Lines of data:
++++

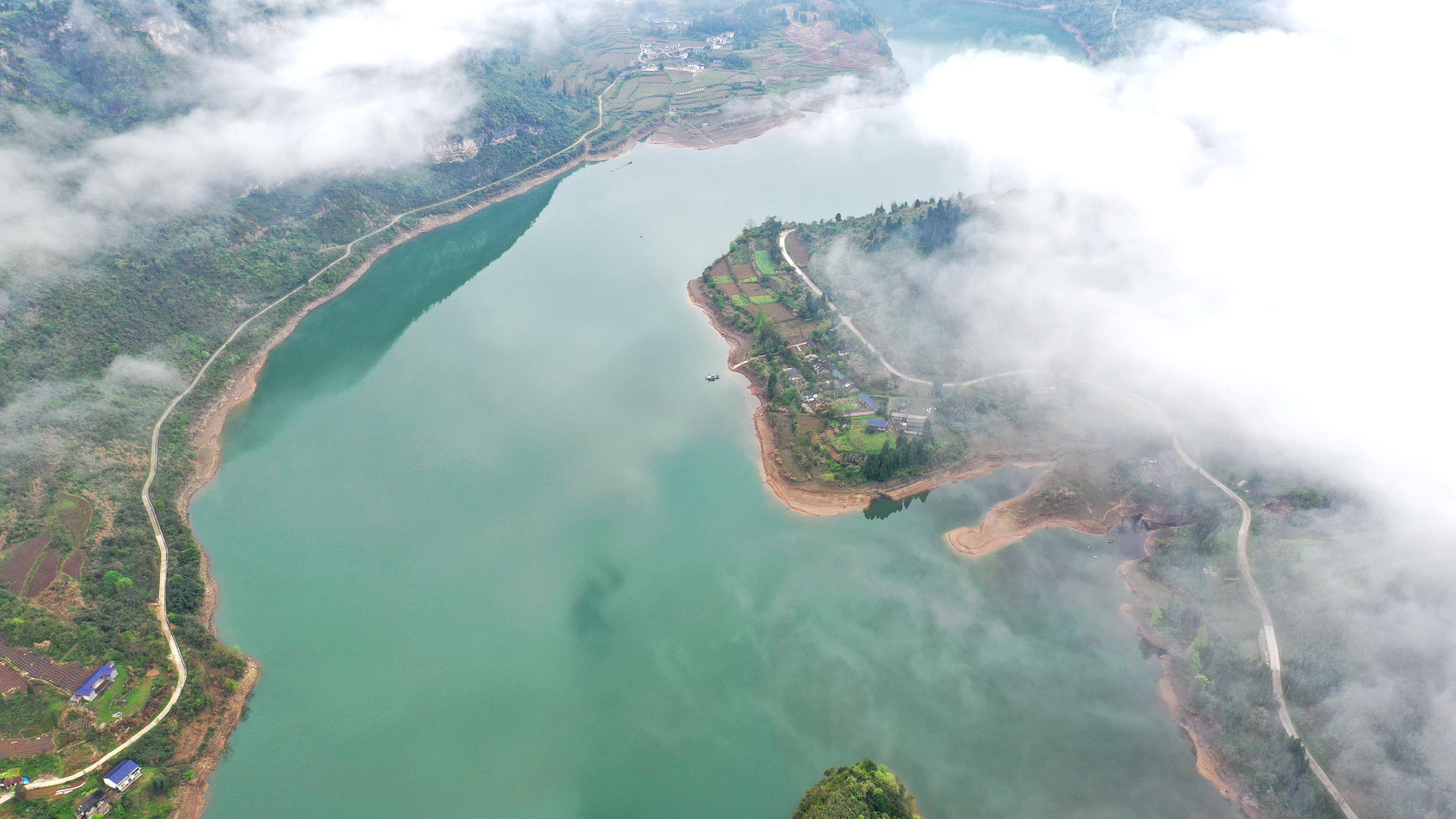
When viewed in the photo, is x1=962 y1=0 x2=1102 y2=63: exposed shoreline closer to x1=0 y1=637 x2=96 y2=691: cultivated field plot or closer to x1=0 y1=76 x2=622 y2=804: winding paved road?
x1=0 y1=76 x2=622 y2=804: winding paved road

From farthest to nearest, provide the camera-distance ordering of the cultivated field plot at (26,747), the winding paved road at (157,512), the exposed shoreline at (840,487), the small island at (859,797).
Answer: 1. the exposed shoreline at (840,487)
2. the winding paved road at (157,512)
3. the cultivated field plot at (26,747)
4. the small island at (859,797)

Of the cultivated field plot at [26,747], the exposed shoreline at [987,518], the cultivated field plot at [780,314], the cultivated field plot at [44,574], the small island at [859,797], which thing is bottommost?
the exposed shoreline at [987,518]

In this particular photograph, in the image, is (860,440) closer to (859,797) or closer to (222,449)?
(859,797)

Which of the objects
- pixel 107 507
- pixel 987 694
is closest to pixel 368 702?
pixel 107 507

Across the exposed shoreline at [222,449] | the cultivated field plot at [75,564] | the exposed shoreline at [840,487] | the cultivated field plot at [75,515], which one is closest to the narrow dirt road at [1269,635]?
the exposed shoreline at [840,487]

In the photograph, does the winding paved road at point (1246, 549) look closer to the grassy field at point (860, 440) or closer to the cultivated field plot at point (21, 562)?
the grassy field at point (860, 440)

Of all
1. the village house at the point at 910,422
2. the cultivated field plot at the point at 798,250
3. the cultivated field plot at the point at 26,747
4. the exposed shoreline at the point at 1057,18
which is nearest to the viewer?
the cultivated field plot at the point at 26,747
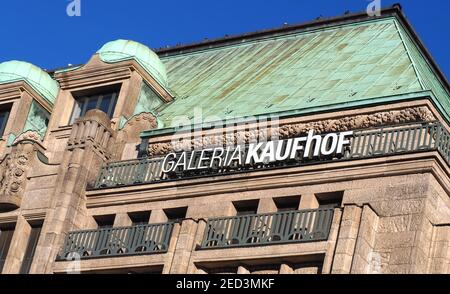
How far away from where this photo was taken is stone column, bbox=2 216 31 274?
170 ft

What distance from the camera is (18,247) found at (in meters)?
52.3

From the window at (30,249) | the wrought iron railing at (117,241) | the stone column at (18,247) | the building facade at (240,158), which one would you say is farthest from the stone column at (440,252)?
the stone column at (18,247)

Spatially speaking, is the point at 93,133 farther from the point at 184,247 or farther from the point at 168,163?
the point at 184,247

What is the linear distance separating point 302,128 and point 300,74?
5.44m

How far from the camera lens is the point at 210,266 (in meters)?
46.9

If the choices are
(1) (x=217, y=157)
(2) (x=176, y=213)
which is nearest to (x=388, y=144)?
(1) (x=217, y=157)

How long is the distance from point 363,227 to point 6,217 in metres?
15.2

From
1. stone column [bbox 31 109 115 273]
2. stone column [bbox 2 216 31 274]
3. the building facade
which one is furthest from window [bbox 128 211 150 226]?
stone column [bbox 2 216 31 274]

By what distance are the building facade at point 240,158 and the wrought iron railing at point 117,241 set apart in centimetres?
5

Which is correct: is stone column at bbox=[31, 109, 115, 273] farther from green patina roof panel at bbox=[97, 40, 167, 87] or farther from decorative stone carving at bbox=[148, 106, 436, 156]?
green patina roof panel at bbox=[97, 40, 167, 87]

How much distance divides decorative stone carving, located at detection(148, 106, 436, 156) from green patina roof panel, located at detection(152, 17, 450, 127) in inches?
26.0
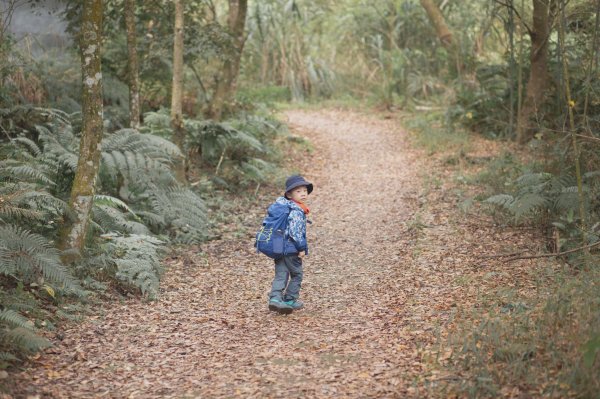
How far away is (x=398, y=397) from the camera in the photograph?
14.8 ft

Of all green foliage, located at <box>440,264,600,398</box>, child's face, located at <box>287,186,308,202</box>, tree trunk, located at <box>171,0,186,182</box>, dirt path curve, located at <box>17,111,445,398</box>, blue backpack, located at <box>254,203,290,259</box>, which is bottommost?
dirt path curve, located at <box>17,111,445,398</box>

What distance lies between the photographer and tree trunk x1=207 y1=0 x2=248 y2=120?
45.0 feet

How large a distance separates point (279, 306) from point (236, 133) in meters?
6.12

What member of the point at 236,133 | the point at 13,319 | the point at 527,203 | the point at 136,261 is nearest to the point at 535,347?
the point at 527,203

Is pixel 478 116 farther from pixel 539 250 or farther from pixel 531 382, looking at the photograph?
pixel 531 382

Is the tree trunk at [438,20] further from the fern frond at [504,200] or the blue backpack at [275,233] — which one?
the blue backpack at [275,233]

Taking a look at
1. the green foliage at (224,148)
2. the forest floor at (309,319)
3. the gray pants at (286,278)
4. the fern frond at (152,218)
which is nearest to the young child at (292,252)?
the gray pants at (286,278)

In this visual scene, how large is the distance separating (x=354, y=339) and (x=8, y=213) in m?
3.63

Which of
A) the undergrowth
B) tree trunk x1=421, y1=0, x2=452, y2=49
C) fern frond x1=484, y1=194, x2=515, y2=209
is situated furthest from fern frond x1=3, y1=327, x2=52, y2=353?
tree trunk x1=421, y1=0, x2=452, y2=49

++++

# Challenge:
Restate the data above exactly, stripping out each image.

# Response for this exercise:
When viewed in the photo, is x1=962 y1=0 x2=1102 y2=63: exposed shoreline closer to x1=0 y1=637 x2=96 y2=691: cultivated field plot or closer to x1=0 y1=76 x2=622 y2=804: winding paved road?
x1=0 y1=76 x2=622 y2=804: winding paved road

From farthest to nearest, provide the camera-distance ordering of the cultivated field plot at (26,747), the winding paved road at (157,512), the exposed shoreline at (840,487), the small island at (859,797).
Answer: 1. the exposed shoreline at (840,487)
2. the winding paved road at (157,512)
3. the cultivated field plot at (26,747)
4. the small island at (859,797)

Of the cultivated field plot at [26,747], the exposed shoreline at [987,518], the cultivated field plot at [780,314], the cultivated field plot at [44,574], the small island at [859,797], which thing is bottommost?
the exposed shoreline at [987,518]

In this particular photograph, in the image, is (860,440) closer to (859,797) or closer to (222,449)?
(859,797)

Which of the objects
- pixel 107 507
- pixel 987 694
is closest to pixel 368 702?
pixel 107 507

Across the exposed shoreline at [222,449] | the cultivated field plot at [75,564] | the exposed shoreline at [840,487] | the cultivated field plot at [75,515], which one is closest to the narrow dirt road at [1269,635]?
the exposed shoreline at [840,487]

In the photograph, does the winding paved road at point (1246, 549) look closer to the grassy field at point (860, 440) or closer to the cultivated field plot at point (21, 562)?
the grassy field at point (860, 440)

Of all
1. the village house at the point at 910,422
2. the cultivated field plot at the point at 798,250
3. the cultivated field plot at the point at 26,747
4. the exposed shoreline at the point at 1057,18
which is nearest to the viewer?
the cultivated field plot at the point at 26,747
How far away from where this photo was taken is stone column, bbox=2 216 31 274?
170 ft

What distance from the camera is (18,247) found at (in meters)?
52.3

From the window at (30,249) | the wrought iron railing at (117,241) | the stone column at (18,247) | the building facade at (240,158), which one would you say is farthest from the stone column at (440,252)?
the stone column at (18,247)

Spatially speaking, is the point at 93,133 farther from the point at 184,247 or farther from the point at 168,163?
the point at 184,247

What is the linear distance separating point 302,128 and point 300,74?
5.44m

How far from the camera lens is the point at 210,266 (in meters)?
46.9

If the choices are
(1) (x=217, y=157)
(2) (x=176, y=213)
which is nearest to (x=388, y=144)?
(1) (x=217, y=157)

How long is the distance from point 363,227 to point 6,217 in metres?
15.2

From
1. stone column [bbox 31 109 115 273]
2. stone column [bbox 2 216 31 274]
3. the building facade
which one is furthest from window [bbox 128 211 150 226]?
stone column [bbox 2 216 31 274]

By what distance are the building facade at point 240,158 and the wrought iron railing at point 117,241 set apart in centimetres?
5

Which is correct: is stone column at bbox=[31, 109, 115, 273] farther from green patina roof panel at bbox=[97, 40, 167, 87] or farther from decorative stone carving at bbox=[148, 106, 436, 156]?
green patina roof panel at bbox=[97, 40, 167, 87]

How much distance divides decorative stone carving, located at detection(148, 106, 436, 156) from green patina roof panel, located at detection(152, 17, 450, 127) in inches?
26.0
How far away is (x=398, y=397) from the camera in the photograph?
14.8 ft

Of all green foliage, located at <box>440,264,600,398</box>, child's face, located at <box>287,186,308,202</box>, tree trunk, located at <box>171,0,186,182</box>, dirt path curve, located at <box>17,111,445,398</box>, blue backpack, located at <box>254,203,290,259</box>, which is bottommost?
dirt path curve, located at <box>17,111,445,398</box>

What distance lies between the photographer and tree trunk x1=207 y1=0 x2=248 y2=120?
45.0 feet

How large a distance separates point (279, 306) from point (236, 133) in meters?
6.12

What member of the point at 236,133 | the point at 13,319 | the point at 527,203 | the point at 136,261 is nearest to the point at 535,347?
the point at 527,203

Is pixel 478 116 farther from pixel 539 250 or farther from pixel 531 382, looking at the photograph?
pixel 531 382

Is the tree trunk at [438,20] further from the fern frond at [504,200] or the blue backpack at [275,233] — which one?
the blue backpack at [275,233]

Taking a look at
1. the green foliage at (224,148)
2. the forest floor at (309,319)
3. the gray pants at (286,278)
4. the fern frond at (152,218)
which is nearest to the young child at (292,252)?
the gray pants at (286,278)

In this visual scene, how large is the distance separating (x=354, y=339) and (x=8, y=213) in m?
3.63

Which of
A) the undergrowth
B) tree trunk x1=421, y1=0, x2=452, y2=49
C) fern frond x1=484, y1=194, x2=515, y2=209
is situated furthest from fern frond x1=3, y1=327, x2=52, y2=353?
tree trunk x1=421, y1=0, x2=452, y2=49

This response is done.